As so many other columnists in countless other publications have noted, from the New York Times to the Huffington Post – it’s even been mentioned on FoxNews, dare I say, is the obvious. There are no jobs out there, no “good jobs” that, in return for working hard, a person (or two) can make enough to raise a family, pay rent and afford quality health insurance. And because of this, millions of Americans, and soon to be most Americans, are falling into an endless void.  

Nobody in the private sector is hiring. No one in the public sector is hiring (except for district superintendents of schools – I saw a few ads for them over the past few weeks). Just a glance at the once-bursting Star Ledger job section reaffirms what numerous studies attest: its thin pages amply prove that regardless of the economic indicators, an overwhelming majority of jobless Americans are living in 1933. Oh, and here’s a note: the Ledgeritself may not be around for much longer as it struggles to pay its bills and narrowly attempts another year at operating without declaring bankruptcy.

For millions of Americans, unemployment benefits are running out. For those receiving welfare, the Clinton era-imposed time limits, designed for more prosperous times, are ticking down. Life in our cities like Newark, Trenton and Camden are beginning to resemble scenes from a Dickens novel. People are getting tackled and mugged mid-day on major avenues by brazen, desperate, ruthless crooks. Just last week a jewelry store next to Newark’s opulent City Hall was rammed by an SUV and robbed. Cops, thus far, have made no arrests, which isn’t surprising, since over 130of them were laid off due to austerity measures last year.

Hey, I hope I’m wrong. I hope a year from now, I find this blog a bit embarrassing, overdramatic and over-reactive. I hope that, in fact, these paragraphs seem utterly laughable while the nation enjoys the greatest boom in decades. But we need to be straight here, I don’t think that’s going to happen. The global economic flow doesn’t seem to be pointing that way, not at all.

Currently, I’m one of the fortunate ones. I have a full time job that pays benefits and offers some measure of short-term security. I’m a social studies teacher with the Newark Public Schools. But there are changes going on in my district that are shaking it to its very foundations. Schools are transforming, closing, self-destructing…from the point of view of the entire Newark Public Schools faculty, we have no idea what’s going on next year. It wouldn’t surprise me if I’m working next September, it wouldn’t surprise me if I’m not.

But my friends and family are not so lucky. One of my family members used to make a good living in the insurance industry, but due to consolidations and a poor economic environment, he lost his job. He spends his days vigorously, even aggressively filling out online applications, emailing resumes and negotiating with PSEG over his growing bill balance.

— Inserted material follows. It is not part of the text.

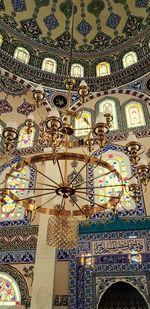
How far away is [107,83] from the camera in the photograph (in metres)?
6.67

Many of my peers at work are in their 40’s and 50’s. They know that if they lose their jobs, the likelihood of finding another is unlikely. The competition from younger, inexperienced but ‘cheaper’ teachers is just too intense. And districts continue to allow class sizes to reach bursting proportions as they struggle with budget cuts and carry on investing enormous sums of money into administrative salaries and, dare I say, sports infrastructure. Just last year, Fair Lawn, New Jersey spent something like $600,000 on a new artificial turf football field. You can’t make this stuff up.

We see it all over. College grads cannot find jobs. I know over adozen of my co-workers who have had adult children move back in after graduation with no prospect of independently moving on. Meanwhile, my younger colleagues struggle with college loan payments that approach $800 a month. It’s nuts. People – again many of my coworkers - are putting off marriage until their late 30’s and having children, if ever, to their 40’s…and even then people cannot see being able to afford having more than one child.

The anxiety is profound. It’s building. And no, I’m not saying that we’re all moving into some Marxist-inspired revolution, because we don’t have to. We’ll all just keep getting poorer and living lives of quiet shame and desperation.

So here’s where I’m at…where I’ve arrived. I’m no longer cheering for Republicans or Democrats. Republican austerity has proven to be an utter failure, and I could care less about abstract, future debt if my generation is about to starve and face homelessness and humiliation now. Democrats keep preaching amoderate expansion of the welfare state, but this is a crisis that won’t be cured by a beefed up Social Security system or a few more weeks of Unemployment insurance. Thus, I’ve arrived at this exact question:

Are there any good ideas out there? Any at all?